Folha - Seu livro é inspirado em uma fraude literária. Qual foi sua motivação?
Peter Carey -
O que me impressionou na história de Ern Malley foi que ele nunca existiu, era completamente inventado. Mesmo assim, ganhou vida, e a fraude que ele representou ainda está viva na nossa imaginação. Pensei em como seria estar na sua pele. De repente você aparece, com a idade de 24 anos, e todos acham que você é falso. Como você se sentiria? Ficaria bravo? Esse personagem está vivo na imaginação da literatura australiana. Acho que a maioria dos escritores australianos não apenas pensam nele, mas gostam dele. No meu livro, no fim, ele vence. É vingado. Também comecei a pensar na história de "Frankenstein", de Mary Shelley. Claro, deixei totalmente para trás a realidade e a história, aquilo que realmente aconteceu. Inventei circunstâncias. No final, não há muita coisa da história real, exceto por alguns dos poemas.

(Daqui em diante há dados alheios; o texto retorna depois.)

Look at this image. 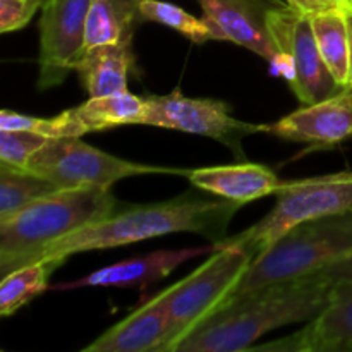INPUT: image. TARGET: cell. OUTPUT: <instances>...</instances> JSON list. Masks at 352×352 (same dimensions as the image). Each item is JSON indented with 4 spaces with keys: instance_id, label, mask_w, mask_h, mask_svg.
Returning a JSON list of instances; mask_svg holds the SVG:
<instances>
[{
    "instance_id": "1",
    "label": "cell",
    "mask_w": 352,
    "mask_h": 352,
    "mask_svg": "<svg viewBox=\"0 0 352 352\" xmlns=\"http://www.w3.org/2000/svg\"><path fill=\"white\" fill-rule=\"evenodd\" d=\"M239 206V203L198 188L167 201L124 205L120 212L116 210L107 219L62 237L47 248L38 261H65L72 254L85 251L127 246L175 232L198 234L217 244L227 237L229 223Z\"/></svg>"
},
{
    "instance_id": "2",
    "label": "cell",
    "mask_w": 352,
    "mask_h": 352,
    "mask_svg": "<svg viewBox=\"0 0 352 352\" xmlns=\"http://www.w3.org/2000/svg\"><path fill=\"white\" fill-rule=\"evenodd\" d=\"M332 285L316 272L232 299L184 337L175 352L251 349L265 333L292 323L309 322L318 315L329 301Z\"/></svg>"
},
{
    "instance_id": "3",
    "label": "cell",
    "mask_w": 352,
    "mask_h": 352,
    "mask_svg": "<svg viewBox=\"0 0 352 352\" xmlns=\"http://www.w3.org/2000/svg\"><path fill=\"white\" fill-rule=\"evenodd\" d=\"M116 196L105 188L58 189L0 220V275L38 261L52 244L117 210Z\"/></svg>"
},
{
    "instance_id": "4",
    "label": "cell",
    "mask_w": 352,
    "mask_h": 352,
    "mask_svg": "<svg viewBox=\"0 0 352 352\" xmlns=\"http://www.w3.org/2000/svg\"><path fill=\"white\" fill-rule=\"evenodd\" d=\"M351 254L352 208L302 222L254 258L226 302L268 285L308 277Z\"/></svg>"
},
{
    "instance_id": "5",
    "label": "cell",
    "mask_w": 352,
    "mask_h": 352,
    "mask_svg": "<svg viewBox=\"0 0 352 352\" xmlns=\"http://www.w3.org/2000/svg\"><path fill=\"white\" fill-rule=\"evenodd\" d=\"M275 196L277 203L265 219L243 232L227 236L223 241L213 244V248L234 244L244 248L253 258H258L292 227L351 210L352 170L284 182Z\"/></svg>"
},
{
    "instance_id": "6",
    "label": "cell",
    "mask_w": 352,
    "mask_h": 352,
    "mask_svg": "<svg viewBox=\"0 0 352 352\" xmlns=\"http://www.w3.org/2000/svg\"><path fill=\"white\" fill-rule=\"evenodd\" d=\"M253 260L244 248L219 246L201 267L162 291L170 323L165 352H175L184 337L226 302Z\"/></svg>"
},
{
    "instance_id": "7",
    "label": "cell",
    "mask_w": 352,
    "mask_h": 352,
    "mask_svg": "<svg viewBox=\"0 0 352 352\" xmlns=\"http://www.w3.org/2000/svg\"><path fill=\"white\" fill-rule=\"evenodd\" d=\"M28 170L54 182L60 189L105 188L110 189L122 179L136 175H186V168L136 164L113 157L82 143L81 138H54L48 140L31 157Z\"/></svg>"
},
{
    "instance_id": "8",
    "label": "cell",
    "mask_w": 352,
    "mask_h": 352,
    "mask_svg": "<svg viewBox=\"0 0 352 352\" xmlns=\"http://www.w3.org/2000/svg\"><path fill=\"white\" fill-rule=\"evenodd\" d=\"M277 60L272 72L287 79L301 105H313L346 91L322 57L311 17L302 16L289 3L278 7L270 19Z\"/></svg>"
},
{
    "instance_id": "9",
    "label": "cell",
    "mask_w": 352,
    "mask_h": 352,
    "mask_svg": "<svg viewBox=\"0 0 352 352\" xmlns=\"http://www.w3.org/2000/svg\"><path fill=\"white\" fill-rule=\"evenodd\" d=\"M143 124L212 138L229 148L239 160L246 158L244 138L267 133V124L236 119L229 103L213 98H189L179 88L168 95L144 96Z\"/></svg>"
},
{
    "instance_id": "10",
    "label": "cell",
    "mask_w": 352,
    "mask_h": 352,
    "mask_svg": "<svg viewBox=\"0 0 352 352\" xmlns=\"http://www.w3.org/2000/svg\"><path fill=\"white\" fill-rule=\"evenodd\" d=\"M91 0H47L41 7L38 89L62 85L74 71L86 47V24Z\"/></svg>"
},
{
    "instance_id": "11",
    "label": "cell",
    "mask_w": 352,
    "mask_h": 352,
    "mask_svg": "<svg viewBox=\"0 0 352 352\" xmlns=\"http://www.w3.org/2000/svg\"><path fill=\"white\" fill-rule=\"evenodd\" d=\"M205 23L219 41H232L274 64L277 47L270 30L272 14L282 0H196Z\"/></svg>"
},
{
    "instance_id": "12",
    "label": "cell",
    "mask_w": 352,
    "mask_h": 352,
    "mask_svg": "<svg viewBox=\"0 0 352 352\" xmlns=\"http://www.w3.org/2000/svg\"><path fill=\"white\" fill-rule=\"evenodd\" d=\"M144 96L129 91L109 96H89L88 102L64 110L55 117H38L36 134L54 138H81L129 124H143Z\"/></svg>"
},
{
    "instance_id": "13",
    "label": "cell",
    "mask_w": 352,
    "mask_h": 352,
    "mask_svg": "<svg viewBox=\"0 0 352 352\" xmlns=\"http://www.w3.org/2000/svg\"><path fill=\"white\" fill-rule=\"evenodd\" d=\"M277 352H352V282H336L322 311L305 329L277 342L251 347Z\"/></svg>"
},
{
    "instance_id": "14",
    "label": "cell",
    "mask_w": 352,
    "mask_h": 352,
    "mask_svg": "<svg viewBox=\"0 0 352 352\" xmlns=\"http://www.w3.org/2000/svg\"><path fill=\"white\" fill-rule=\"evenodd\" d=\"M267 134L311 148H333L352 138V91L302 105L277 122L267 124Z\"/></svg>"
},
{
    "instance_id": "15",
    "label": "cell",
    "mask_w": 352,
    "mask_h": 352,
    "mask_svg": "<svg viewBox=\"0 0 352 352\" xmlns=\"http://www.w3.org/2000/svg\"><path fill=\"white\" fill-rule=\"evenodd\" d=\"M215 251L212 246L188 248V250L155 251L140 258L119 261L110 267L100 268L76 282L54 285L55 291H71L81 287H148L162 278L168 277L179 265L186 263L191 258L203 256Z\"/></svg>"
},
{
    "instance_id": "16",
    "label": "cell",
    "mask_w": 352,
    "mask_h": 352,
    "mask_svg": "<svg viewBox=\"0 0 352 352\" xmlns=\"http://www.w3.org/2000/svg\"><path fill=\"white\" fill-rule=\"evenodd\" d=\"M168 313L162 292L144 301L136 311L86 346L85 352H165Z\"/></svg>"
},
{
    "instance_id": "17",
    "label": "cell",
    "mask_w": 352,
    "mask_h": 352,
    "mask_svg": "<svg viewBox=\"0 0 352 352\" xmlns=\"http://www.w3.org/2000/svg\"><path fill=\"white\" fill-rule=\"evenodd\" d=\"M188 179L195 188L239 203L241 206L254 199L275 195L284 184L267 165L250 162L192 168L189 170Z\"/></svg>"
},
{
    "instance_id": "18",
    "label": "cell",
    "mask_w": 352,
    "mask_h": 352,
    "mask_svg": "<svg viewBox=\"0 0 352 352\" xmlns=\"http://www.w3.org/2000/svg\"><path fill=\"white\" fill-rule=\"evenodd\" d=\"M134 67L136 54L131 36L85 48L74 71L89 96H109L127 91V79Z\"/></svg>"
},
{
    "instance_id": "19",
    "label": "cell",
    "mask_w": 352,
    "mask_h": 352,
    "mask_svg": "<svg viewBox=\"0 0 352 352\" xmlns=\"http://www.w3.org/2000/svg\"><path fill=\"white\" fill-rule=\"evenodd\" d=\"M140 3L141 0H91L85 48L134 36L138 24L143 23Z\"/></svg>"
},
{
    "instance_id": "20",
    "label": "cell",
    "mask_w": 352,
    "mask_h": 352,
    "mask_svg": "<svg viewBox=\"0 0 352 352\" xmlns=\"http://www.w3.org/2000/svg\"><path fill=\"white\" fill-rule=\"evenodd\" d=\"M311 24L327 67L344 88L349 89L351 52L346 10L318 14L311 17Z\"/></svg>"
},
{
    "instance_id": "21",
    "label": "cell",
    "mask_w": 352,
    "mask_h": 352,
    "mask_svg": "<svg viewBox=\"0 0 352 352\" xmlns=\"http://www.w3.org/2000/svg\"><path fill=\"white\" fill-rule=\"evenodd\" d=\"M64 261L40 260L3 275L0 282V315L12 316L48 289V280Z\"/></svg>"
},
{
    "instance_id": "22",
    "label": "cell",
    "mask_w": 352,
    "mask_h": 352,
    "mask_svg": "<svg viewBox=\"0 0 352 352\" xmlns=\"http://www.w3.org/2000/svg\"><path fill=\"white\" fill-rule=\"evenodd\" d=\"M58 189L60 188L54 182L28 168H14L0 164V220Z\"/></svg>"
},
{
    "instance_id": "23",
    "label": "cell",
    "mask_w": 352,
    "mask_h": 352,
    "mask_svg": "<svg viewBox=\"0 0 352 352\" xmlns=\"http://www.w3.org/2000/svg\"><path fill=\"white\" fill-rule=\"evenodd\" d=\"M141 17L143 21H151V23L164 24V26L172 28L177 33L184 34L192 43H206V41L215 40L212 30L205 19H198L192 14L186 12L182 7L174 6L164 0H141L140 3Z\"/></svg>"
},
{
    "instance_id": "24",
    "label": "cell",
    "mask_w": 352,
    "mask_h": 352,
    "mask_svg": "<svg viewBox=\"0 0 352 352\" xmlns=\"http://www.w3.org/2000/svg\"><path fill=\"white\" fill-rule=\"evenodd\" d=\"M47 141L48 138L36 133L0 129V164L14 168H28L31 157Z\"/></svg>"
},
{
    "instance_id": "25",
    "label": "cell",
    "mask_w": 352,
    "mask_h": 352,
    "mask_svg": "<svg viewBox=\"0 0 352 352\" xmlns=\"http://www.w3.org/2000/svg\"><path fill=\"white\" fill-rule=\"evenodd\" d=\"M40 7V0H0V31L10 33L24 28Z\"/></svg>"
},
{
    "instance_id": "26",
    "label": "cell",
    "mask_w": 352,
    "mask_h": 352,
    "mask_svg": "<svg viewBox=\"0 0 352 352\" xmlns=\"http://www.w3.org/2000/svg\"><path fill=\"white\" fill-rule=\"evenodd\" d=\"M289 6L299 14L308 17H315L318 14L332 12V10H347L339 0H285Z\"/></svg>"
},
{
    "instance_id": "27",
    "label": "cell",
    "mask_w": 352,
    "mask_h": 352,
    "mask_svg": "<svg viewBox=\"0 0 352 352\" xmlns=\"http://www.w3.org/2000/svg\"><path fill=\"white\" fill-rule=\"evenodd\" d=\"M318 274L325 277L327 280L332 282V284H336V282H352V254L329 265L327 268L320 270Z\"/></svg>"
},
{
    "instance_id": "28",
    "label": "cell",
    "mask_w": 352,
    "mask_h": 352,
    "mask_svg": "<svg viewBox=\"0 0 352 352\" xmlns=\"http://www.w3.org/2000/svg\"><path fill=\"white\" fill-rule=\"evenodd\" d=\"M347 30H349V52H351V74H349V89L352 91V9L346 10Z\"/></svg>"
},
{
    "instance_id": "29",
    "label": "cell",
    "mask_w": 352,
    "mask_h": 352,
    "mask_svg": "<svg viewBox=\"0 0 352 352\" xmlns=\"http://www.w3.org/2000/svg\"><path fill=\"white\" fill-rule=\"evenodd\" d=\"M339 2L342 3V6L346 7L347 10H351V9H352V2H351V0H339Z\"/></svg>"
},
{
    "instance_id": "30",
    "label": "cell",
    "mask_w": 352,
    "mask_h": 352,
    "mask_svg": "<svg viewBox=\"0 0 352 352\" xmlns=\"http://www.w3.org/2000/svg\"><path fill=\"white\" fill-rule=\"evenodd\" d=\"M40 2H41V7H43V3H45V2H47V0H40Z\"/></svg>"
},
{
    "instance_id": "31",
    "label": "cell",
    "mask_w": 352,
    "mask_h": 352,
    "mask_svg": "<svg viewBox=\"0 0 352 352\" xmlns=\"http://www.w3.org/2000/svg\"><path fill=\"white\" fill-rule=\"evenodd\" d=\"M351 2H352V0H351Z\"/></svg>"
}]
</instances>
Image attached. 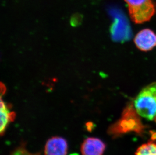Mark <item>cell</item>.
<instances>
[{
  "mask_svg": "<svg viewBox=\"0 0 156 155\" xmlns=\"http://www.w3.org/2000/svg\"><path fill=\"white\" fill-rule=\"evenodd\" d=\"M11 155H39L37 154H32L27 151L24 146H21L17 148L16 150L12 153Z\"/></svg>",
  "mask_w": 156,
  "mask_h": 155,
  "instance_id": "9",
  "label": "cell"
},
{
  "mask_svg": "<svg viewBox=\"0 0 156 155\" xmlns=\"http://www.w3.org/2000/svg\"><path fill=\"white\" fill-rule=\"evenodd\" d=\"M134 42L140 50L150 51L156 46V34L150 29H144L136 35Z\"/></svg>",
  "mask_w": 156,
  "mask_h": 155,
  "instance_id": "3",
  "label": "cell"
},
{
  "mask_svg": "<svg viewBox=\"0 0 156 155\" xmlns=\"http://www.w3.org/2000/svg\"><path fill=\"white\" fill-rule=\"evenodd\" d=\"M68 144L61 137H53L48 140L44 148L45 155H67Z\"/></svg>",
  "mask_w": 156,
  "mask_h": 155,
  "instance_id": "5",
  "label": "cell"
},
{
  "mask_svg": "<svg viewBox=\"0 0 156 155\" xmlns=\"http://www.w3.org/2000/svg\"><path fill=\"white\" fill-rule=\"evenodd\" d=\"M111 34L115 41H123L129 39L130 29L126 19L122 15L115 18V21L111 28Z\"/></svg>",
  "mask_w": 156,
  "mask_h": 155,
  "instance_id": "4",
  "label": "cell"
},
{
  "mask_svg": "<svg viewBox=\"0 0 156 155\" xmlns=\"http://www.w3.org/2000/svg\"><path fill=\"white\" fill-rule=\"evenodd\" d=\"M124 1L128 5L130 17L134 23L149 21L156 13V6L152 0Z\"/></svg>",
  "mask_w": 156,
  "mask_h": 155,
  "instance_id": "2",
  "label": "cell"
},
{
  "mask_svg": "<svg viewBox=\"0 0 156 155\" xmlns=\"http://www.w3.org/2000/svg\"><path fill=\"white\" fill-rule=\"evenodd\" d=\"M1 96L5 94L6 91V87L5 86V85L3 84L2 83H1Z\"/></svg>",
  "mask_w": 156,
  "mask_h": 155,
  "instance_id": "10",
  "label": "cell"
},
{
  "mask_svg": "<svg viewBox=\"0 0 156 155\" xmlns=\"http://www.w3.org/2000/svg\"><path fill=\"white\" fill-rule=\"evenodd\" d=\"M105 149V143L100 139L88 138L81 145V152L83 155H103Z\"/></svg>",
  "mask_w": 156,
  "mask_h": 155,
  "instance_id": "6",
  "label": "cell"
},
{
  "mask_svg": "<svg viewBox=\"0 0 156 155\" xmlns=\"http://www.w3.org/2000/svg\"><path fill=\"white\" fill-rule=\"evenodd\" d=\"M134 107L139 115L156 122V82L140 91L134 99Z\"/></svg>",
  "mask_w": 156,
  "mask_h": 155,
  "instance_id": "1",
  "label": "cell"
},
{
  "mask_svg": "<svg viewBox=\"0 0 156 155\" xmlns=\"http://www.w3.org/2000/svg\"><path fill=\"white\" fill-rule=\"evenodd\" d=\"M11 106L6 103L1 99V126L0 133L1 136L4 134L8 125L15 119L16 114L13 111L10 112Z\"/></svg>",
  "mask_w": 156,
  "mask_h": 155,
  "instance_id": "7",
  "label": "cell"
},
{
  "mask_svg": "<svg viewBox=\"0 0 156 155\" xmlns=\"http://www.w3.org/2000/svg\"><path fill=\"white\" fill-rule=\"evenodd\" d=\"M136 155H156V142H148L141 145L137 149Z\"/></svg>",
  "mask_w": 156,
  "mask_h": 155,
  "instance_id": "8",
  "label": "cell"
}]
</instances>
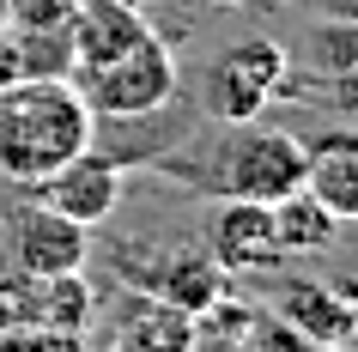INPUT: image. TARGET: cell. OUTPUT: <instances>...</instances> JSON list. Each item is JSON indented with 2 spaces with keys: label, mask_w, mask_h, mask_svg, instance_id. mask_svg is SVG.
Masks as SVG:
<instances>
[{
  "label": "cell",
  "mask_w": 358,
  "mask_h": 352,
  "mask_svg": "<svg viewBox=\"0 0 358 352\" xmlns=\"http://www.w3.org/2000/svg\"><path fill=\"white\" fill-rule=\"evenodd\" d=\"M267 6H303V0H267Z\"/></svg>",
  "instance_id": "18"
},
{
  "label": "cell",
  "mask_w": 358,
  "mask_h": 352,
  "mask_svg": "<svg viewBox=\"0 0 358 352\" xmlns=\"http://www.w3.org/2000/svg\"><path fill=\"white\" fill-rule=\"evenodd\" d=\"M170 183H182L201 201H262L273 206L280 195L303 188V140L267 122H219L213 134L194 128L158 152Z\"/></svg>",
  "instance_id": "1"
},
{
  "label": "cell",
  "mask_w": 358,
  "mask_h": 352,
  "mask_svg": "<svg viewBox=\"0 0 358 352\" xmlns=\"http://www.w3.org/2000/svg\"><path fill=\"white\" fill-rule=\"evenodd\" d=\"M267 310L280 316L303 346H352V334H358L352 297L340 292V286H322V279L273 274L267 279Z\"/></svg>",
  "instance_id": "9"
},
{
  "label": "cell",
  "mask_w": 358,
  "mask_h": 352,
  "mask_svg": "<svg viewBox=\"0 0 358 352\" xmlns=\"http://www.w3.org/2000/svg\"><path fill=\"white\" fill-rule=\"evenodd\" d=\"M273 213V237H280V255H328L340 237H346V225L328 213V206L310 195V188H292V195H280V201L267 206Z\"/></svg>",
  "instance_id": "12"
},
{
  "label": "cell",
  "mask_w": 358,
  "mask_h": 352,
  "mask_svg": "<svg viewBox=\"0 0 358 352\" xmlns=\"http://www.w3.org/2000/svg\"><path fill=\"white\" fill-rule=\"evenodd\" d=\"M207 6H249V0H207Z\"/></svg>",
  "instance_id": "16"
},
{
  "label": "cell",
  "mask_w": 358,
  "mask_h": 352,
  "mask_svg": "<svg viewBox=\"0 0 358 352\" xmlns=\"http://www.w3.org/2000/svg\"><path fill=\"white\" fill-rule=\"evenodd\" d=\"M122 188H128V170L115 164L103 146H85V152H73V158H67L55 176L31 183V201L92 231V225L115 219V206H122Z\"/></svg>",
  "instance_id": "6"
},
{
  "label": "cell",
  "mask_w": 358,
  "mask_h": 352,
  "mask_svg": "<svg viewBox=\"0 0 358 352\" xmlns=\"http://www.w3.org/2000/svg\"><path fill=\"white\" fill-rule=\"evenodd\" d=\"M134 6H146V0H134Z\"/></svg>",
  "instance_id": "20"
},
{
  "label": "cell",
  "mask_w": 358,
  "mask_h": 352,
  "mask_svg": "<svg viewBox=\"0 0 358 352\" xmlns=\"http://www.w3.org/2000/svg\"><path fill=\"white\" fill-rule=\"evenodd\" d=\"M73 92L85 97L92 122H140V115H158L164 104H176V55L170 43L152 31L146 43H134L128 55L97 61V67H73Z\"/></svg>",
  "instance_id": "3"
},
{
  "label": "cell",
  "mask_w": 358,
  "mask_h": 352,
  "mask_svg": "<svg viewBox=\"0 0 358 352\" xmlns=\"http://www.w3.org/2000/svg\"><path fill=\"white\" fill-rule=\"evenodd\" d=\"M213 267L225 279H255V274H273L280 267V237H273V213L262 201H219L207 213V243Z\"/></svg>",
  "instance_id": "8"
},
{
  "label": "cell",
  "mask_w": 358,
  "mask_h": 352,
  "mask_svg": "<svg viewBox=\"0 0 358 352\" xmlns=\"http://www.w3.org/2000/svg\"><path fill=\"white\" fill-rule=\"evenodd\" d=\"M6 255L24 279H61V274H79L85 255H92V231L73 219H61L49 206L24 201L13 219H6Z\"/></svg>",
  "instance_id": "7"
},
{
  "label": "cell",
  "mask_w": 358,
  "mask_h": 352,
  "mask_svg": "<svg viewBox=\"0 0 358 352\" xmlns=\"http://www.w3.org/2000/svg\"><path fill=\"white\" fill-rule=\"evenodd\" d=\"M152 37L146 6L134 0H79L67 13V49H73V67H97V61L128 55L134 43Z\"/></svg>",
  "instance_id": "10"
},
{
  "label": "cell",
  "mask_w": 358,
  "mask_h": 352,
  "mask_svg": "<svg viewBox=\"0 0 358 352\" xmlns=\"http://www.w3.org/2000/svg\"><path fill=\"white\" fill-rule=\"evenodd\" d=\"M0 24H6V0H0Z\"/></svg>",
  "instance_id": "19"
},
{
  "label": "cell",
  "mask_w": 358,
  "mask_h": 352,
  "mask_svg": "<svg viewBox=\"0 0 358 352\" xmlns=\"http://www.w3.org/2000/svg\"><path fill=\"white\" fill-rule=\"evenodd\" d=\"M122 274L140 292H152L164 310H182V316H207L225 304V274L213 267V255L201 243H164L152 261L122 255Z\"/></svg>",
  "instance_id": "5"
},
{
  "label": "cell",
  "mask_w": 358,
  "mask_h": 352,
  "mask_svg": "<svg viewBox=\"0 0 358 352\" xmlns=\"http://www.w3.org/2000/svg\"><path fill=\"white\" fill-rule=\"evenodd\" d=\"M79 0H6V24L13 31H49V24H67Z\"/></svg>",
  "instance_id": "15"
},
{
  "label": "cell",
  "mask_w": 358,
  "mask_h": 352,
  "mask_svg": "<svg viewBox=\"0 0 358 352\" xmlns=\"http://www.w3.org/2000/svg\"><path fill=\"white\" fill-rule=\"evenodd\" d=\"M310 49H322V67H328V73H334V85L340 92H346V85H352V24H328V31H316V37H310Z\"/></svg>",
  "instance_id": "14"
},
{
  "label": "cell",
  "mask_w": 358,
  "mask_h": 352,
  "mask_svg": "<svg viewBox=\"0 0 358 352\" xmlns=\"http://www.w3.org/2000/svg\"><path fill=\"white\" fill-rule=\"evenodd\" d=\"M6 31H13V24H6ZM13 67H19V79H67V73H73L67 24H49V31H13Z\"/></svg>",
  "instance_id": "13"
},
{
  "label": "cell",
  "mask_w": 358,
  "mask_h": 352,
  "mask_svg": "<svg viewBox=\"0 0 358 352\" xmlns=\"http://www.w3.org/2000/svg\"><path fill=\"white\" fill-rule=\"evenodd\" d=\"M310 352H352V346H310Z\"/></svg>",
  "instance_id": "17"
},
{
  "label": "cell",
  "mask_w": 358,
  "mask_h": 352,
  "mask_svg": "<svg viewBox=\"0 0 358 352\" xmlns=\"http://www.w3.org/2000/svg\"><path fill=\"white\" fill-rule=\"evenodd\" d=\"M285 85H292V55L285 43L273 37H243V43H225L219 55L207 61L201 73V110L213 122H262L267 104H280Z\"/></svg>",
  "instance_id": "4"
},
{
  "label": "cell",
  "mask_w": 358,
  "mask_h": 352,
  "mask_svg": "<svg viewBox=\"0 0 358 352\" xmlns=\"http://www.w3.org/2000/svg\"><path fill=\"white\" fill-rule=\"evenodd\" d=\"M303 188L340 225L358 219V134L352 128H322L303 140Z\"/></svg>",
  "instance_id": "11"
},
{
  "label": "cell",
  "mask_w": 358,
  "mask_h": 352,
  "mask_svg": "<svg viewBox=\"0 0 358 352\" xmlns=\"http://www.w3.org/2000/svg\"><path fill=\"white\" fill-rule=\"evenodd\" d=\"M97 140V122L73 79H13L0 85V176L6 183H43L73 152Z\"/></svg>",
  "instance_id": "2"
}]
</instances>
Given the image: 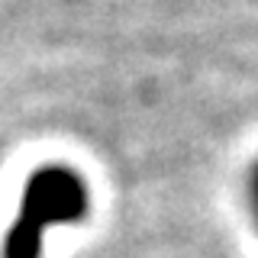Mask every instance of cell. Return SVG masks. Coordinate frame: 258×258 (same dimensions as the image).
<instances>
[{"label":"cell","instance_id":"obj_1","mask_svg":"<svg viewBox=\"0 0 258 258\" xmlns=\"http://www.w3.org/2000/svg\"><path fill=\"white\" fill-rule=\"evenodd\" d=\"M87 216V187L68 168H39L20 197V216L10 226L4 258H39L42 229L81 223Z\"/></svg>","mask_w":258,"mask_h":258},{"label":"cell","instance_id":"obj_2","mask_svg":"<svg viewBox=\"0 0 258 258\" xmlns=\"http://www.w3.org/2000/svg\"><path fill=\"white\" fill-rule=\"evenodd\" d=\"M252 200H255V213H258V168L252 174Z\"/></svg>","mask_w":258,"mask_h":258}]
</instances>
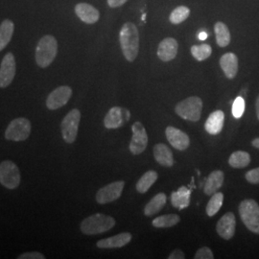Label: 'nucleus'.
<instances>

Folha - Havia a intenção de ironizar o papel da crítica literária?
Carey -
Não foi a minha intenção inicial. Eu considero as pessoas que criaram a fraude meus inimigos culturais, pela visão conservadora deles. Não estão do meu lado, pelo menos politicamente. Acho que a piada que fizeram teve um efeito muito negativo na sociedade australiana. Tablóides e jornais da época ficaram felizes em dizer que arte era bobagem. Foram vitoriosos no curto prazo, mas não no longo prazo. No final, alguns dos poemas que inventaram foram considerados muito bons. Há universidades dos EUA que realmente usam esses poemas falsos em seus cursos de literatura. As principais antologias de poesia australiana incluem os poemas de Ern Malley. Então a idéia do livro é de uma vingança da arte, do risco e do modernismo, o que os fraudadores nunca imaginaram que poderia acontecer. A personagem que eles criaram era mais importante do que eles mesmos. Hoje, ninguém lê a obra deles, mas a de Ern Malley. Acho isso mais intrigante do que fazer uma ironia com os críticos.